Upon training completion, employees should be able to demonstrate an appropriate level of knowledge regarding the CCPA and basic security awareness topics.

Step 7. Revise Company’s Policies

Not only will managers have to train employees and revise how they handle consumer data, but they will likely have to amend their privacy policies or draft new ones specific to CCPA.

Privacy policies should be updated to include the following consumer rights:

  • Right to Know: How information is collected, stored, and used over the preceding 12 months.
  • Right to Delete: Inform customers that they have a right to request deletion of personal information.
  • Right to Opt-Out: Customers can opt out of the sale of their personal information to third parties.

Step 8. Revise Company’s Policies

Other than privacy policies, managers and legal will also want to look at their third-party and vendor agreements. Pay close attention to contracts with any third parties that handle or process consumer data for your company.

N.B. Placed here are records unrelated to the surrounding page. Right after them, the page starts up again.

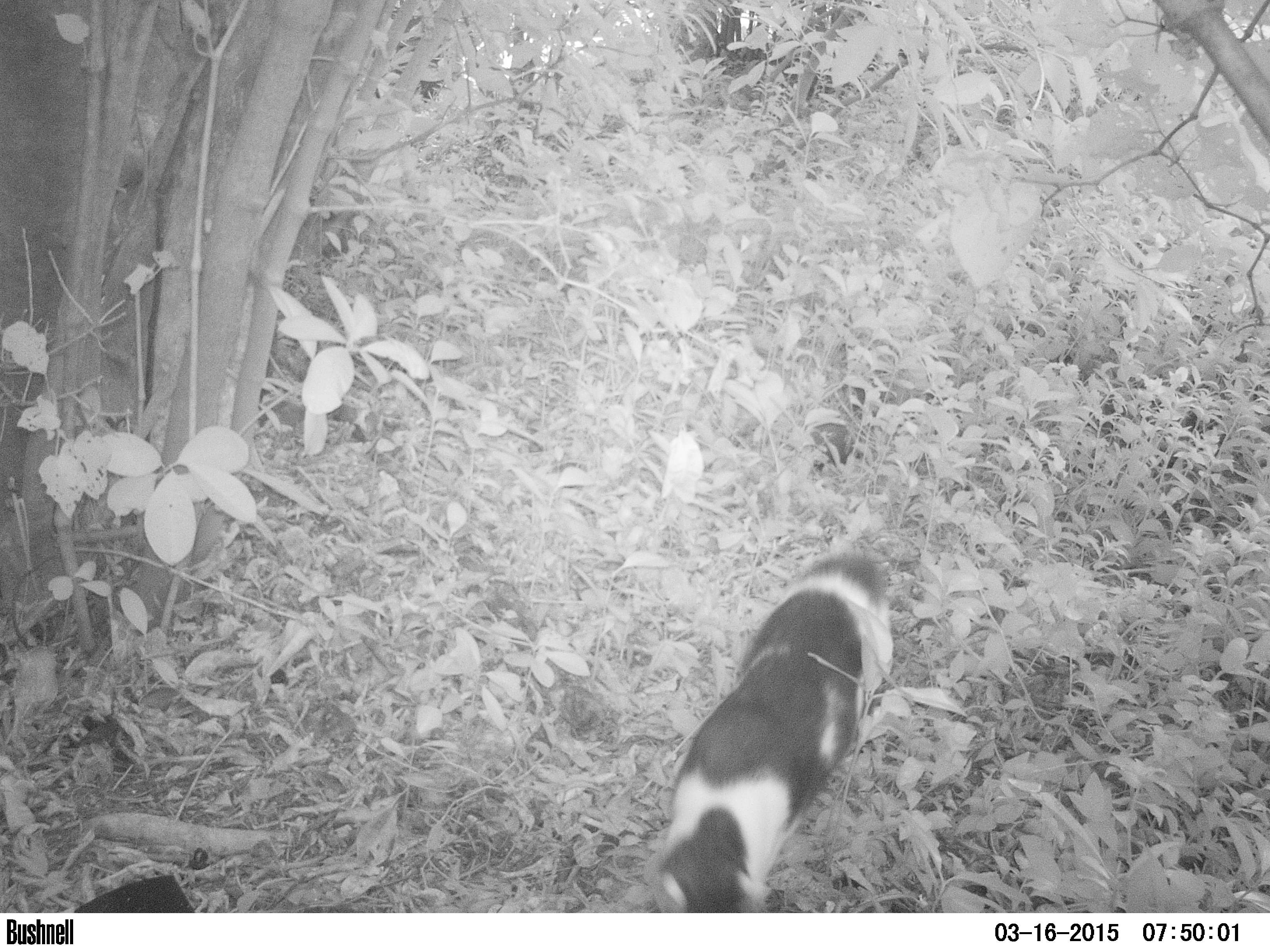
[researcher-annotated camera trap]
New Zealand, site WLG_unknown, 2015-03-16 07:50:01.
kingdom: Animalia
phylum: Chordata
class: Mammalia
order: Carnivora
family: Felidae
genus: Felis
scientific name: Felis catus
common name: domestic cat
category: cat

Step 9: Display Website Notifications and Banners

The next step is to make policy revisions visible and accessible to users. Businesses can use a variety of methodologies to communicate and display rights to consumers. For example, many companies add a link to their website’s navigation menus in the footer and may take the step to use a cookies and opt-out banner.

Step 10. CCPA Oversight and Monitoring Efforts

Execute the newly-created CCPA measures and monitor progress over the long run. The policies a company puts in place must be revised and refined to enhance these consumer protections and evolve as the company evolves (and technology evolves). Continually assess effectiveness and identify gaps.

Final Word: Don’t Delay on CCPA Compliance Efforts

Complying with CCPA matters. California’s attorney general’s office can fine businesses between $2,500 and $7,500 per violation. When dealing with potentially millions of data points in numerous processes, these fines can add up fast.

Don’t avoid the process now. Instead, get started on CCPA compliance as soon as possible.